> TEXT SECTION:
[start]
During the compilation of a source file, name tables are built for each object module to allow the referencing of symbols between object modules. A public symbols table (PST) is created, which contains all of the public symbols for a given object module. Public symbols are symbols that other object modules can refer to -- such as global functions and variables. Each object module also has an unresolved symbol table (UST), which contains a list of symbols that need to be resolved for that module.

If no link errors occur, the linker can create a .map file that lists all the public symbols (a combined PST table) contained in the object modules that were linked together.

To generate a .map file with 16-bit Visual C++, use the /MAP:FULL linker option. In the Visual Workbench, on the Options menu, click Project, and then click Linker. Set the category to Miscellaneous, and place /MAP:FULL in the Other Options edit box. For 32-bit Visual C++, use the /MAP:<filename> option. With version 4.0, on the Build menu, click Settings, and then switch to the Linker tab. Change the Category to General, and select the Generate Map File check box.

Figure 1

                              Public Symbols for OBJ 1
Module 1                      _____________________
 _____________________________|    _var1----------|------------------
|                             |    _func1         |                 |
| var1                        |___________________|                 |
| .                              |  PST for OBJ 1                   |
| .                              |                                  |
| .                              |                                  |
| func1 {                        |Required Symbols for OBJ 1        |
|            func2( );         __|__________________                |
|            var1 = 2;        |    _func2           |<<________     |
|            var2 = 4;        |    _var2            |<<______ |     |
|            }                |_____________________|       | |     |
|                                |  UST for OBJ 1           | |     |
|________________________________|                          | |     |
                                                            | |     |
                                                            | |     |
                                                            | |     |
                              Public Symbols for OBJ 2      | |     |
Module 2                      _____________________         | |     |
 _____________________________|    _var2----------|---------| |     |
|                             |    _func2---------|-----------|     |
| var2                        |___________________|                 |
| .                              |  PST for OBJ 2                   |
| .                              |                                  |
| .                              |                                  |
| func2 {                        |Required Symbols for OBJ 2        |
|            func3( );         __|__________________                |
|            var1 = 3;        |    _var1            |_______________|
|            var2 = 5;        |    _func3           |_______________
|            }                |_____________________|               |
|                                |  UST for OBJ 2                   |
|________________________________|                                  |
                                                                    |
                                                                    |
                                    Unresolved External Error is issued
                                    for _func3() because there is no
                                    definition found for func3() in
                                    the PST for either OBJ module.
[end]
> Spatial data with pictures:
[start]
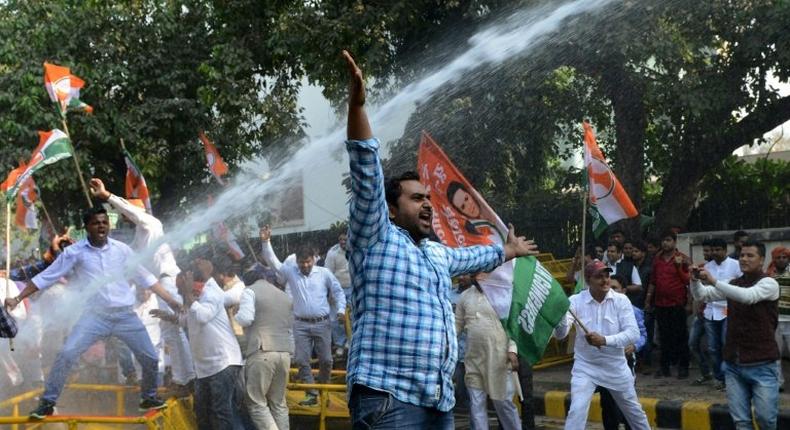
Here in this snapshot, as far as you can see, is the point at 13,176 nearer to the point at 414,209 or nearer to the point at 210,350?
the point at 210,350

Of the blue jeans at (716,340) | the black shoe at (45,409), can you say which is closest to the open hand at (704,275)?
the blue jeans at (716,340)

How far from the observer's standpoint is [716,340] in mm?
10398

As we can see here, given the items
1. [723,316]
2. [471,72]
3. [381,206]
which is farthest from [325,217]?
[381,206]

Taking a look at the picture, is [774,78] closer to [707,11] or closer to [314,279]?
[707,11]

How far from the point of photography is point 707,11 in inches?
483

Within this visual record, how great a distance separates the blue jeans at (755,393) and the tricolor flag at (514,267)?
131 cm

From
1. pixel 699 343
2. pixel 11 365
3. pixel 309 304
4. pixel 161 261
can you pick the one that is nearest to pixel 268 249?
pixel 309 304

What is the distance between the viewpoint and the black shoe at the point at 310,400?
9.87 meters

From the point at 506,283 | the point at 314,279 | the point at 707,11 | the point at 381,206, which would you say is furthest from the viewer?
the point at 707,11

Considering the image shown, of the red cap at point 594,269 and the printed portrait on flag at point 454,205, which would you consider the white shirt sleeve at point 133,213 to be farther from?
the red cap at point 594,269

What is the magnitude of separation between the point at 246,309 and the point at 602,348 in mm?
2922

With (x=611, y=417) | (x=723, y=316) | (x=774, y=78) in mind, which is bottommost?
(x=611, y=417)

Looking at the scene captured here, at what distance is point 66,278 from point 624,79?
24.4 ft

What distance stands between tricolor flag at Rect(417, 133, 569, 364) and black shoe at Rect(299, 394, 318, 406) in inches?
108
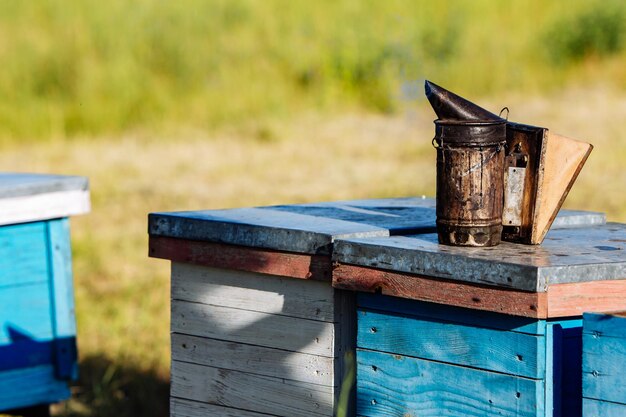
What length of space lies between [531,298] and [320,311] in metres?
0.70

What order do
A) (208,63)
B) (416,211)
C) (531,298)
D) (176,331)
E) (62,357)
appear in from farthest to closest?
(208,63) < (62,357) < (416,211) < (176,331) < (531,298)

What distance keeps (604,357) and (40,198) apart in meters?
2.45

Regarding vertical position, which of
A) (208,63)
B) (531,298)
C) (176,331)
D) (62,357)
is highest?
(208,63)

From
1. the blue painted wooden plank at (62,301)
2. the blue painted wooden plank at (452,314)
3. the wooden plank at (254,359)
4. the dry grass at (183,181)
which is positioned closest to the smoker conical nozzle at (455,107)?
the blue painted wooden plank at (452,314)

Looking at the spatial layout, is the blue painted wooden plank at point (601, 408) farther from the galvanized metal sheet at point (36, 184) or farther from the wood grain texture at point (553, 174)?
the galvanized metal sheet at point (36, 184)

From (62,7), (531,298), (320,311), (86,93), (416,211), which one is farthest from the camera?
(62,7)

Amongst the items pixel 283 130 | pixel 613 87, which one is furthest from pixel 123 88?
pixel 613 87

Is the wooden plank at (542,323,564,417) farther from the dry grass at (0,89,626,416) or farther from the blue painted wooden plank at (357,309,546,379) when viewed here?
the dry grass at (0,89,626,416)

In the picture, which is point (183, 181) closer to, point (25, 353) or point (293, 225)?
point (25, 353)

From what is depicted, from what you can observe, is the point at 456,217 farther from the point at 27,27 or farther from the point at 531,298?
the point at 27,27

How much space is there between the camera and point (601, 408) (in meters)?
2.33

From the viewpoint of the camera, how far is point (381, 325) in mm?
2707

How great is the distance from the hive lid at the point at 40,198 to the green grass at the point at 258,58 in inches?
243

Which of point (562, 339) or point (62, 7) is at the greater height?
point (62, 7)
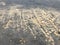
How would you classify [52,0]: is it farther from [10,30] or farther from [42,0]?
[10,30]

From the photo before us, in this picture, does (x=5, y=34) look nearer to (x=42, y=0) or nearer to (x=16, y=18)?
(x=16, y=18)

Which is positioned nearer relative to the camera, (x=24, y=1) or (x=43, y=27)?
(x=43, y=27)

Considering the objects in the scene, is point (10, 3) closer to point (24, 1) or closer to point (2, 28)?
point (24, 1)

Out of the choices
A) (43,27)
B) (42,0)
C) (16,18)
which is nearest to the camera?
(43,27)

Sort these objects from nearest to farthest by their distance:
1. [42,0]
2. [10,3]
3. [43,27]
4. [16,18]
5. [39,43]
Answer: [39,43] → [43,27] → [16,18] → [10,3] → [42,0]

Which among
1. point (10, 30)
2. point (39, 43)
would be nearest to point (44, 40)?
point (39, 43)

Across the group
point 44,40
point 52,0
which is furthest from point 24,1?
point 44,40

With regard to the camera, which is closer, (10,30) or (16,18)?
(10,30)

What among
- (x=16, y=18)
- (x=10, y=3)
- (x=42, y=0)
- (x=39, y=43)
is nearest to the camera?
(x=39, y=43)
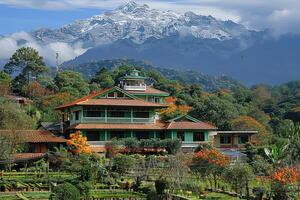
[end]
> DIRECTIVES:
A. Based on the symbol-table text, answer yes or no for each statement and quote the words from the text that decide it. (i) The list of symbols that still need to be resolved for an object module is kept in its unresolved symbol table. (ii) In 32-bit Visual C++, a .map file is requested with the /MAP:<filename> option. (iii) The linker can produce a .map file even when link errors occur.
B. Pick up the symbol-table text after its final sentence and write the next part.

> RESULTS IN ORDER:
A.
(i) Yes: "Each object module also has an unresolved symbol table (UST), which contains a list of symbols that need to be resolved for that module."
(ii) Yes: "For 32-bit Visual C++, use the /MAP:<filename> option."
(iii) No: "If no link errors occur, the linker can create a .map file"

B.
                

The linker uses the PST and UST of a project's object and library files to match symbol names. If the linker finds a symbol in a UST table and cannot find a matching entry in one of the many PST tables, it issues an "Unresolved External" error message. For example, in Figure 1, the linker cannot resolve the address for the function func3() and therefore issues an "Unresolved External" error.

Frequent Causes of the "Unresolved External" Error Message

The remainder of this article discusses in detail each of the following possible causes of "Unresolved External" errors:

• Missing Object Files or Libraries
• Missing Function Body or Variable
• Symbol Can't be Found in the Libraries or Object Modules
• Case Sensitivity
• Name Decoration
• A Symbol Is Not Public
• Scoping Problems and Pure Virtual Functions
• Function Inlining
• Wrong Compiler Options or Mixing Incompatible Libraries

Missing Object Files or Libraries

If a needed object module or library is not included on the link command line, the linker may not be able to find addresses for one or more symbols, so it issues an unresolved external error message. You need to place the necessary library or object file in the project.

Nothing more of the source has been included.